L'opération est conduite par la SEM 92 en qualité de maître d'ouvrage délégué. "Les utilisateurs ne financent pas le projet à l'inverse du département et du Conseil régional. Notre rôle est donc de faire le lien entre le payeur et l'utilisateur", indique Hervé Gay, directeur général de la société d'économie mixte, précisant que le projet émane du département des Hauts-de-Seine en accord avec l'Etat et le ministère de l'Intérieur.

Sylvie Sauvage, chef de projet à la SEM, revient sur la complexité d'un tel programme. "Le poste au rez-de-chaussée, local clef, doit avoir des vues sur l'entrée, le hall, la cour, les gardes-à-vues. La réussite du candidat se mesure à sa capacité d'offrir l'ensemble des vues", résume-t-elle. "Ou comment gérer l'impossible", sourit l'architecte.

"Le programme est une base commune. Le travail de l'architecte est un travail d'adaptation du programme à un site donné", résume-t-il. Un hôtel de police est "un bâtiment administratif avec une gestion pointue des accès. L'accueil est important et le ministère met l'accent sur la qualité de cet espace. Il faut pouvoir recevoir le public et offrir au personnel un hall avec des accès maîtrisés", explique-t-il.

Une visite de presse, organisée par la maîtrise d'ouvrage, est donc l'occasion idéale d'expérimenter les préceptes du ministère et d'observer, de l'intérieur, l'ingénieuse organisation des espaces. Nenni. "Beauvau"**, in extremis, refuse l'entrée. "Pourrions-nous au moins voir l'accueil ?" questionne l'un des journalistes. Direction l'entrée et son interphone.

Porte close. Journalistes, photographes et représentants de la maîtrise d'ouvrage formaient alors un petit attroupement... une bande ? Emissaire choisi, la SEM obtient l'autorisation de pénétrer dans l'espace d'accueil uniquement. Effroyable frilosité. Mais que la police veut-elle donc cacher à la presse spécialisée ? Nous ne parlons pourtant que d'architecture !

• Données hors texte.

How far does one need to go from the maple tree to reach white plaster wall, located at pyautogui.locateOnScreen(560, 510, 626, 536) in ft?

Déception donc. Il ne sera notamment pas permis de juger de l'ingénieuse proposition de vestiaires unisexes en sous-sol à cloison mobile variant selon les effectifs changeant de la police nationale. Un aménagement d'autant plus pertinent à l'heure où les femmes sont toujours plus nombreuses à revêtir l'uniforme.

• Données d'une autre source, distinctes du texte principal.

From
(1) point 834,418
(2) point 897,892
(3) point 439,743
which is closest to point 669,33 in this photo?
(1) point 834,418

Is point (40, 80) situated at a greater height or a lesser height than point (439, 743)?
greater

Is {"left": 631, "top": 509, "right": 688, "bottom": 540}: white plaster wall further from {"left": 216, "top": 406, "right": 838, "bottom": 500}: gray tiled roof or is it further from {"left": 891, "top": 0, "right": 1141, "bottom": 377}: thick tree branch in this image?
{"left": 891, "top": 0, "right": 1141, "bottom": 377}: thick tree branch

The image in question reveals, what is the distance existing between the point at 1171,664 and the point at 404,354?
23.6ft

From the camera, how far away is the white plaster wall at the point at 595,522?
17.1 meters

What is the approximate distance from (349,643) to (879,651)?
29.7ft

Retour à la visite. L'architecte, depuis le hall, précise son parti, notamment le sous-bassement de l'édifice, opaque. "Nous avons réalisé un barreaudage pour inspirer la sécurité et que chacun puisse se sentir ici protégé", explique-t-il. L'expérience précédente laisse à penser que, ironie de l'époque, ce besoin n'est autre que celui de la police...

"Le hall est traité comme un meuble", reprend Frédéric Gadan soulignant l'utilisation de matériaux raffinés, "plus chic que la normale". Carrelage et faïence italienne agrémentent un espace confortable. L'architecte est amené à développer sa stratégie face à un programme strict. "Nous sommes partis de l'organigramme, en somme, très schématique. Nous élaborons un tableau de surfaces et nous organisons des rectangles sur le site. Les locaux prennent progressivement forme. Puis, nous élaborons le bâtiment comme une masse de bureaux autour d'un noyau central épais. Enfin, nous disposons les locaux pivots pour placer le reste", résume-t-il clairement.

Chaque projet, ici son cinquième commissariat, est donc l'occasion de "perfectionner un système". Aussi, Frédéric Gadan montre qu'il a su comprendre et se saisir des interstices de liberté permis par le programme. Sauf que chaque choix doit être rigoureusement validé.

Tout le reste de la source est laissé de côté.